Семейное дело — страница 57 из 160

Нет, она не завидовала. Она просто еще не хотела думать о замужестве. Она думала о любви. Где-то в ее воображении был человек, которого она должна встретить и полюбить так, как не любил никто. Она представляла его себе по-разному, а когда подступала легкая тоска, она справлялась с ней просто: шла на танцы и танцевала со знакомыми и незнакомыми, с удивлением отмечая, что ее никак не волнует близость партнера, его рука, положенная на ее талию, его глаза — совсем рядом, — то изумленные, то умоляющие, то печальные. Ее провожали, просили встретиться еще. Она обещала и обманывала. Ей нравилась эта игра, в которой для нее не было ничего серьезного.

О том, как жить дальше, что делать, как строить свою судьбу, она не задумывалась. Зачем? У нее было все, деньги ее не волновали — были и они, — и она знала, что впереди тоже все будет хорошо…

Стариков, живущих в Феодосии, она не вспоминала. Только один раз — уже через много лет — спросила о них у матери, и та, пожав плечами, ответила: «Не знаю. Умерли, наверно, давным-давно».


Там, в ресторане на Солнечной Горке, она солгала Силину, сказав, что ее первый муж был полярником и она не вынесла одиночества. Ей надо было как-то оправдать себя и свое бегство от первого мужа, журналиста Андрея Боброва.

В университете они учились вместе: Бобров — на факультете журналистики, Екатерина — на французском отделении филфака. Потом Бобров надолго исчез. Оказалось, перешел на заочное и укатил куда-то в Сибирь, на стройки. Он появлялся два раза в году, стремительно сдавал экзамены, перепрыгнул через два курса и окончил раньше своих сверстников. Его поздравляли, им восхищались. Окончание праздновали в ресторане «Казахстан». Была там и Воронина.

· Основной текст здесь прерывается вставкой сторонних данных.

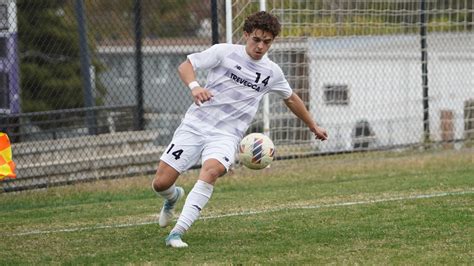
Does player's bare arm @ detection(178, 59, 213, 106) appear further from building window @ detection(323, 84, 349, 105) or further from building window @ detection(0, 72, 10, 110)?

До чего же этот вечер был нелепым! Бобров подошел к ней, взял за руку и сказал: «Тебе здесь не надоело?» Она засмеялась: «Что же здесь может надоесть? Музыка, и славные ребята, и вино, и хорошее настроение!» — «Нет, — сказал Бобров, — я вообще спрашиваю. Спокойная жизнь, французские артикли, портнихи, пикники…» Он словно знал, когда подойти. Уже неделю как она была в ссоре с матерью и отчимом. Сейчас она даже не могла вспомнить, из-за чего произошла та ссора. «Надоело», — согласилась Воронина. «Я уезжаю на Абакан — Тайшет, — сказал Бобров. — Тебе надо когда-то начинать по-настоящему. Поехали со мной. Ей-богу, я не очень плохой человек».

Она снова засмеялась, но ей понравилась сама нелепость, дикость, абсурдность этого предложения. Бросить дом, налаженный быт, спокойную жизнь и поехать невесть куда и, в общем-то, невесть с кем? А почему бы и нет? Может быть, Андрей прав: когда-нибудь все равно осточертеет жизнь по линеечке. Она представила себе, что будет дома, когда она объявит о своем решении уехать с Бобровым, и одно это доставило ей удовольствие.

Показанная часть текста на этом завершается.